REPUBLIKA.CO.ID, PADANG -- Perekonomian Sumatera masih bergantung pada Sumber Daya Alam (SDA). Nyaris seluruh provinsi di pulau ini mengandalkan komoditas yang "dipanen" dari permukaan bumi atau dalam bumi, seperti migas, minyak kelapa sawit (CPO), hingga karet untuk diekspor. Gubernur Sumatra Barat Irwan Prayitno melihat bahwa kondisi ini memaksa Sumatera untuk membangun lebih banyak industri hilir.
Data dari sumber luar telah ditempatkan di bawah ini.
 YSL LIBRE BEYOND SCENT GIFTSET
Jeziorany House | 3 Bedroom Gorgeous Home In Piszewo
Khusus untuk industri pengolahan hasil perkebunan, Irwan bahkan mengajak seluruh pimpinan provinsi di Sumatera untuk merumuskan perluasan industri hilir. Ekspor CPO dan karet, ujar Irwan, adalah bentuk nyata bahwa Sumatera lebih banyak mengekspor produk mentah dibanding produk olahan atau jadi.
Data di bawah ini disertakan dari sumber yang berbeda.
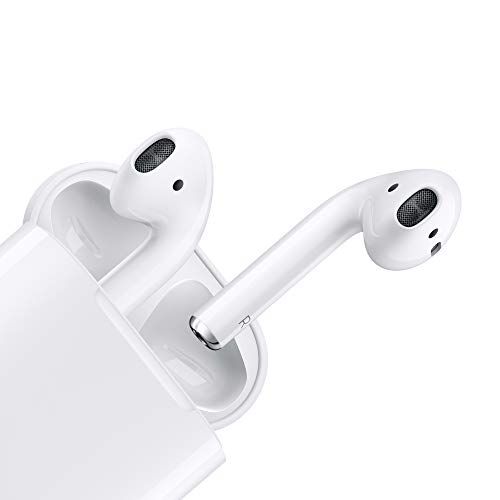 AirPods (First generation)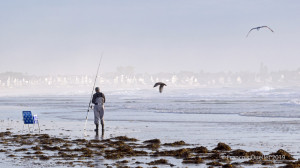 Fisherman-in-Ogunguit-version-2-web 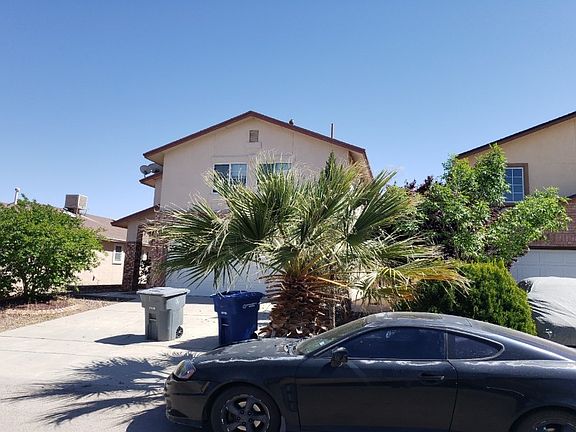 2nd image of 12368 Tierra Canada Dr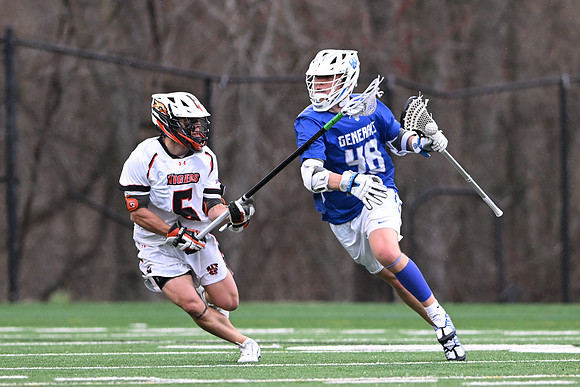 WashingtonandLeeLax2019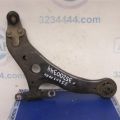 48068-33060 | Рычаг передней подвески нижний прав. LEXUS ES350 06-12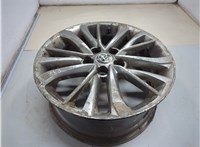  Комплект литых дисков Toyota Avensis 3 2008-2018 21225109 #19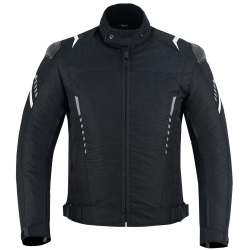 jaqueta motociclista unisex, Jaqueta curta de moto, jaqueta motoquiero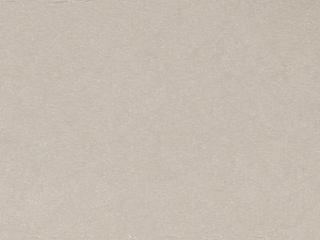 Polywood Finish: Sand Castle MGP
"Untuk itu, perlunya kita bentuk satu tempat pengolahan industri perkebunan di daerah masing-masing. Kita cari investor. Hasil kebun kita banyak yang diekspor, mereka olah, dan kita beli lagi harganya pasti sudah sangat tinggi," ujarnya saat Rapat Koordinasi dengan Gubernur se-Sumatera, Kamis (22/11).
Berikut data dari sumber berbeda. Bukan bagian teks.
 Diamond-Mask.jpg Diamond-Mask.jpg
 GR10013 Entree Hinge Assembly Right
Irwan meminta setiap provinsi untuk memetakan industri hilir seperti apa yang memungkinkan untuk dibangun. Keberadaan industri hilir yang mampu menyerap produk mentah diharapkan bisa meningkatkan harga jual di level petani. Irwan berkaca pada produk CPO dan karet yang tak kunjung pulih sejak harganya melemah tiga tahun terakhir.
"Punya pengolahan sendiri. Pasti harga kita yang tentukan, dan itu tidak akan merugikan. Namun, jika kita jual itupun tergantung mereka yang beli dari segi harga. Jika kita beli kembali hasilnya telah diolah mereka pasti telah dipatok harganya," katanya.